Request A:
Print the rows below word for word, starting at the line that contains "QA review pass — verify and re-annotate all persons" and continuing through the last row, with both ends included.
Request B:
Carry on the text about copying, moving and removing Unix files, picking up after its final sentence.

Passage:
******************************

A Unix file is a sequence of 8-bit bytes. Files have names and they are organized in directories. In this section we show how to manipulate files without looking at their contents.
mkdir dirname makes a new directory and rmdir dirname
removes it. Rmdir agrees to remove an an empty directory
only. cp copies files, mv moves them and rm removes:
cp fn fnnew # copy a file, new name is fnnew
cp fn ../tex/fnnew # copy, placing the copy in a different directory
cp fn1 fn2 fn3 ~/dir # copy fn1,fn2,fn3 in dir, which is under home directory
cp -r dir1 dir2 # copy whole directory recursively
cp -r -p dir1 dir2 # preserve permissions etc.
mv fn fnnew # rename fn to be fnnew
mv fn1 fn2 ... dir # move files to directory
mv dir1 dir2 # move directory (SAME FILE SYSTEM)
mv dir1 dir2 ... dirN # move directories (SAME FILE SYSTEM)
rm fn # remove a file
rm fn1 fn2 # remove the named files
rm -r dir # remove directory recursively (all its contents)
Thus, if cp and mv are given more than 2 arguments, the last
one must be an existing directory. Generally mv refuses to move
entire directories across file systems, because this would involve
physically copying them and then removing.
The cp, mv, rm commands can be given the -i option to
inquire the user about any overwrite. On some systems this is the
default (alias cp 'cp -i' has been done in C-shell; on Bourne-Again Shell
bash, alias cp='cp -i'). The -f flag can be used to
force the commands through without asking questions.
Any of the commands cp, mv, rm can remove or overwrite data
permanently. Either use the -i option or think twice before
hitting Return.

******************************

Exercise material:
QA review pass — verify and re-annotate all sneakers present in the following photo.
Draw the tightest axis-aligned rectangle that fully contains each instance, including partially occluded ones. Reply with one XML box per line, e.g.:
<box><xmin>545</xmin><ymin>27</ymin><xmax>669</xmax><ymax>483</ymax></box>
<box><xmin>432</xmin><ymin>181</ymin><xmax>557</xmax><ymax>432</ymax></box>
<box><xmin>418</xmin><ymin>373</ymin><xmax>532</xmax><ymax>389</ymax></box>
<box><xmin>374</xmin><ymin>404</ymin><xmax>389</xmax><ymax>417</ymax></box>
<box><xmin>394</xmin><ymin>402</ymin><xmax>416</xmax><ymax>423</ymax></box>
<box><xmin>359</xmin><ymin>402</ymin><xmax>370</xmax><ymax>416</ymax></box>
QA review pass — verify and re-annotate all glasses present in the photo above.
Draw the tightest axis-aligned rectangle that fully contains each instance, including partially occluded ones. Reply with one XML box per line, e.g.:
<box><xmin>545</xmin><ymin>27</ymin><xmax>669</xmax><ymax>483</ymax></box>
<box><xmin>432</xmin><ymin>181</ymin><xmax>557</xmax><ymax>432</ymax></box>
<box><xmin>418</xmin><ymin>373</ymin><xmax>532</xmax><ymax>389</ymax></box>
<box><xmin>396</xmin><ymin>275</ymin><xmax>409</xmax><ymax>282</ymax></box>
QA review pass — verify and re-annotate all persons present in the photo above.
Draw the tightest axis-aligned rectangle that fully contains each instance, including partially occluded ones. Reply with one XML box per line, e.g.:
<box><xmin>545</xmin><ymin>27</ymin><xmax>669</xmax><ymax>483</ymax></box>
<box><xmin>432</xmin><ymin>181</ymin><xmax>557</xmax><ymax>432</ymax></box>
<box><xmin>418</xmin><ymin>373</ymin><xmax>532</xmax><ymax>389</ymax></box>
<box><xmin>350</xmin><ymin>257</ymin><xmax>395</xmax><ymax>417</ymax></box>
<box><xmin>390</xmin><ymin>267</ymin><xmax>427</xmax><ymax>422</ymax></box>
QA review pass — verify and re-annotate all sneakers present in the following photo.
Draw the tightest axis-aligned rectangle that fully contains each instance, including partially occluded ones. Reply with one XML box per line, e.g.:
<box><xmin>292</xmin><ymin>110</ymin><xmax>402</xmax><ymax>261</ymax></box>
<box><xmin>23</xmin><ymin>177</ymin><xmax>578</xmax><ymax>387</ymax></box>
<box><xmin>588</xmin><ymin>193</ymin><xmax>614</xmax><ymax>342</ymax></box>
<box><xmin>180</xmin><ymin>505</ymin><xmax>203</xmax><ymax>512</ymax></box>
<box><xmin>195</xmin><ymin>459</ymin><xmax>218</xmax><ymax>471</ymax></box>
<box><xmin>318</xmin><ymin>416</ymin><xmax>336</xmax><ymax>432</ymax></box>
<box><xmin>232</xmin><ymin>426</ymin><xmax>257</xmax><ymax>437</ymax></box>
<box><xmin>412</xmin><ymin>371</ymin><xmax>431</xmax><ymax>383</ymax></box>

******************************

Final answer A:
QA review pass — verify and re-annotate all persons present in the photo above.
Draw the tightest axis-aligned rectangle that fully contains each instance, including partially occluded ones. Reply with one XML box per line, e.g.:
<box><xmin>545</xmin><ymin>27</ymin><xmax>669</xmax><ymax>483</ymax></box>
<box><xmin>432</xmin><ymin>181</ymin><xmax>557</xmax><ymax>432</ymax></box>
<box><xmin>418</xmin><ymin>373</ymin><xmax>532</xmax><ymax>389</ymax></box>
<box><xmin>350</xmin><ymin>257</ymin><xmax>395</xmax><ymax>417</ymax></box>
<box><xmin>390</xmin><ymin>267</ymin><xmax>427</xmax><ymax>422</ymax></box>
QA review pass — verify and re-annotate all sneakers present in the following photo.
Draw the tightest axis-aligned rectangle that fully contains each instance, including partially occluded ones. Reply with one XML box per line, e.g.:
<box><xmin>292</xmin><ymin>110</ymin><xmax>402</xmax><ymax>261</ymax></box>
<box><xmin>23</xmin><ymin>177</ymin><xmax>578</xmax><ymax>387</ymax></box>
<box><xmin>588</xmin><ymin>193</ymin><xmax>614</xmax><ymax>342</ymax></box>
<box><xmin>180</xmin><ymin>505</ymin><xmax>203</xmax><ymax>512</ymax></box>
<box><xmin>195</xmin><ymin>459</ymin><xmax>218</xmax><ymax>471</ymax></box>
<box><xmin>318</xmin><ymin>416</ymin><xmax>336</xmax><ymax>432</ymax></box>
<box><xmin>232</xmin><ymin>426</ymin><xmax>257</xmax><ymax>437</ymax></box>
<box><xmin>412</xmin><ymin>371</ymin><xmax>431</xmax><ymax>383</ymax></box>

Final answer B:
Symbolic links are created by ln -s truefile linkname. Symbolic
links can point to across file systems without restrictions, and they
can point to directories as well as files. Symbolic links are handy
for example if you use LaTeX to create your papers and seminar talks
and want to reuse the same figures. LaTeX finds the figure files
easily if they are in the current directory, and typically you keep
files with a single talk in its own directory. Without symbolic links
you would have to copy all the figure files in each talk directory,
wasting disk space. With symbolic links, only one copy is retained,
the others are just links pointing to it.
A symbolic link is removed by rm. It removes the link, not the
file it points to.
Symbolic links pointing to directories are handy for ``emulating'' different directory structures, to support software that expects to find some files in a certain place which does not exist on this system.
Hard links are generated by ln without the -s option. They
are not much used nowadays because they can point only to files, not
directories, and not across file systems. Usually one is better off using
symbolic links instead of hard links.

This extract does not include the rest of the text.